Putting public dollars into private, religious schools violates the Wyoming constitution, she contends. Zerba also said she won’t “allow discrimination against any of our pupils, which is unconstitutional.”

Zerba will also focus on making sure students are prepared for blue-collar jobs. “We are blue collar and we do not have enough people filling those blue-collar jobs,” Zerba previously said.

Her experience as a substitute teacher, Zerba said, gives her a better understanding of educators and the stresses they face.

Schroeder worked as a private Christian school administrator in Cody prior to his appointment by Gov. Mark Gordon as head of the department of education.

During his roughly six-month-stint in office, he championed a Teacher Apprenticeship Program based on a similar model launched in Tennessee as a way to address the state’s teacher shortage.

“The first priority is to cast the vision to lead the nation in education,” Schroeder wrote to WyoFile in April. “There is something deep within the DNA and character of the Wyoming people that sets the stage for this possibility. Education is one of those fields where less is more.”

He expressed similar sentiments in an eight page paper titled “Lead the Nation: A Vision for Wyoming Schools.”

The Wyoming Department of Education sent the paper to legislators on July 6.

The Park County Republicans’ secretary also emailed the document out on July 18, noting in the body of the email, “Hello everyone.

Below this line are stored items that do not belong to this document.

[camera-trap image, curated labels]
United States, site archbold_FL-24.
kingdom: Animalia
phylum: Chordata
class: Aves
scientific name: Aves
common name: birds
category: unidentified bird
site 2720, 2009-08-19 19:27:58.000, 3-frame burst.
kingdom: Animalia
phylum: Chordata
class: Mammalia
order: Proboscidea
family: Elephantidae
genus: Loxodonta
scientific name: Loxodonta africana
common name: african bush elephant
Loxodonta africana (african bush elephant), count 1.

It is our intent to inform as many as possible voters … We do not endorse any candidate until after the Primary, however. Please read the attached document.”

While the Park County Republicans continue to assert they’re not violating state law nor party rules, those communiques raised some eyebrows in a state where statute prohibits a party from financially supporting a primary candidate directly, or indirectly.

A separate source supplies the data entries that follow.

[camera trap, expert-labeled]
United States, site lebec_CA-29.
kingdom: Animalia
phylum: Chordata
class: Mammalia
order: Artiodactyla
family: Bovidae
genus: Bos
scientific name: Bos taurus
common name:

The vision paper also appears on Schroeder’s campaign website.

In the paper, Schroeder writes, “The evangelists of secularism saw two institutions — government and education — as the perfect twin vehicles through which they would remake society in their image.”

He writes that federal dollars and the requirements that accompany them set the stage for “the social engineers to fundamentally transform our society – through our schools – into a world that is radically contrary to everything we hold dear.”

But Schoeder may not have the authority as superintendent to carry out all aspects of his vision. In June, Schroeder condemned a USDA free-and-reduced-school-lunch program policy update requiring schools to investigate discrimination on the basis of gender identity and sexual orientation, through statements released by the WDE.

Wyoming receives $40 million per year for the program.

“I will support (and encourage) all efforts to begin the process of cutting ties with federal funds while upholding the constitutional mandate to financially sustain Wyoming public education,” Schroeder said.

A WDE spokesperson clarified in July that “Superintendent Schroeder has not withdrawn Wyoming from the USDA Nutrition program, as that is not within his authority,” but that the department also wasn’t complying with the new federal mandate, which could result in the loss of the funds.

Schroeder also expressed his continued support for charter schools, writing in his vision paper “the charter school movement is such a critical piece in this whole thing. It helps break the stronghold of centralization, moves things back to the parents and local control, and brings competition back into the picture.

Robert White, a Rock Springs trona miner, is also running for superintendent. He previously told WyoFile he wants to enhance communications between schools and parents.

He said his top priorities as superintendent would be addressing school shootings, lowering classroom sizes and increasing teacher pay.